When Joanna poked her head into the kitchen area, Casey Ledford was carefully brushing fine black powder onto the smooth gray surface of an old-fashioned Formica-topped table.
“How’s it going?” Joanna asked.
Pursing her lips in concentration, Casey smoothed a strip of clear tape onto the powder before she answered. “All right,” she said. “Good morning, Sheriff,” she added.
Carefully peeling it back, Casey smoothed the black-smudged clear tape onto a stiff manila card. After holding the card up and examining it, she put it back down. On the top of the card she jotted a series of notations about where and when the prints had been found. Then she tossed the tagged card into an open briefcase that already held many others just like it.

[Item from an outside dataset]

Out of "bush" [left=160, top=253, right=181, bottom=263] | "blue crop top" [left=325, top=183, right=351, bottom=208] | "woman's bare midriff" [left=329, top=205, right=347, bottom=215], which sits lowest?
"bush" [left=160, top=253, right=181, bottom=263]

“From what I’m seeing here,” Casey said, “I’d say our victim had company last night. We found an almost empty glass and a partially emptied beer bottle sitting on the table. Dave bottled up the remaining contents from the glass. He’ll take that back to the lab. I picked up two distinctly different sets of prints from both the bottle and the glass, and from the table, too. Assuming one set belongs to the victim, it’s possible the other one could belong to the perp. We’ll take the glass, the bottle, and whatever else is in the trash back to the department. Together Dave and I will go through it all. I’ll look for prints; he’ll look for anything else. Oh, and at Doc Winfield’s suggestion, we’ll be taking all the foodstuffs from here in the kitchen as well.”